Wow, if you made it this far you are dedicated!!

Just because. That's really the whole message of the movie. Because. Reasons. It needed to happen this way to meet an impossible schedule and impossible expectations. Instead of writing an original movie that builds on what happened before, they tried to fix what Disney and Star Wars fanboys perceived as problems. Making a movie of this scale requires time and patience. These are gifted filmmakers, but the story is always the most important. This movie has Disney executive fingerprints all over it, and I get it; Disney needs to sell toys and Disney+ subscriptions to satisfy its shareholders. But Star Wars deserves to be special. I liked the movie, messy as it is, the first time I watched it. I laughed and I cried. It pulls at the emotions. But the second time I just couldn't deal with it. There's a decent chance I will never watch it again.

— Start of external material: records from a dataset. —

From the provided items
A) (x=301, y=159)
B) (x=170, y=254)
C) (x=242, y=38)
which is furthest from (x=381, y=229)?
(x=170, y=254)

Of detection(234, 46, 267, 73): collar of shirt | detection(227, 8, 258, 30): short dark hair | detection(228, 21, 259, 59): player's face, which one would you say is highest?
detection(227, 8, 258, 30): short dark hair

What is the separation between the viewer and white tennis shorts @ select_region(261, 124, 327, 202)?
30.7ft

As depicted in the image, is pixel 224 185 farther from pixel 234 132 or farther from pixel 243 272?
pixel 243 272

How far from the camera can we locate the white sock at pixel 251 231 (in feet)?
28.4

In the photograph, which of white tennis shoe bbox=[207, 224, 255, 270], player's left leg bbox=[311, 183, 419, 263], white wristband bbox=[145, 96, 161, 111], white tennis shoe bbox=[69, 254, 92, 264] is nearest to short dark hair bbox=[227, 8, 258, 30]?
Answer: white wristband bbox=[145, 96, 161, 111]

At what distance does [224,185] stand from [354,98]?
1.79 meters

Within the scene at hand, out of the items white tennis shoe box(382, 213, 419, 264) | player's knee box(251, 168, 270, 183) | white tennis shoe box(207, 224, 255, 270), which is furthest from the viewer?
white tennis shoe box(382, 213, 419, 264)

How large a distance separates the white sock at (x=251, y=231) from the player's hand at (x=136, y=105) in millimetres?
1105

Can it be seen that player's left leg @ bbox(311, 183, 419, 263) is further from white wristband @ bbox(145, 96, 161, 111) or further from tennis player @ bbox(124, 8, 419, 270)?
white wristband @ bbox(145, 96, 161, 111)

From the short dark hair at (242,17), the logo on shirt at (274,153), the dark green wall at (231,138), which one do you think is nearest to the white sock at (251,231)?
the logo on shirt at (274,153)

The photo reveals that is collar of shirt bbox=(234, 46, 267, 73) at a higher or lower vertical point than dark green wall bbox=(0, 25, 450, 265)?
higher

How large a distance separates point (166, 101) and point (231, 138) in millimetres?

Maybe I am done with Star Wars? I don't know. I really enjoyed The Mandolorian. I hope Disney closes shop on the film franchise for several years. Looks like investment is being targeted only for Disney+ mini-series. I think that's a good thing. If Rian Johnson still gets his announced trilogy of films outside of the Skywalker saga I'm there. But I doubt that will happen now.

For new Star Wars people, I would say: just watch, in this order, Rogue One, the original Star Wars, The Empire Strikes Back, and Return of the Jedi. If you want an extra bonus check out The Last Jedi, but don't worry about The Force Awakens or The Rise of Skywalker. The backstory and re-backstory of those films really add up to very little.

A final ranking of the Star Wars films:
  1. The Empire Strikes Back
  2. The Last Jedi
  3. Star Wars
  4. Rogue One
  5. Return of the Jedi
  6. Revenge of the Sith
  7. The Force Awakens
  8. Solo
  9. The Phantom Menace
  10. Attack of the Clones
  11. The Rise of Skywalker
Episode IX is last because it offers nothing new or interesting. At the same time it's too fast and it's lazy. Every other movie had something to check out again, or an interesting story, even if there was messy dialogue or the film itself is unnecessary. This one just doesn't.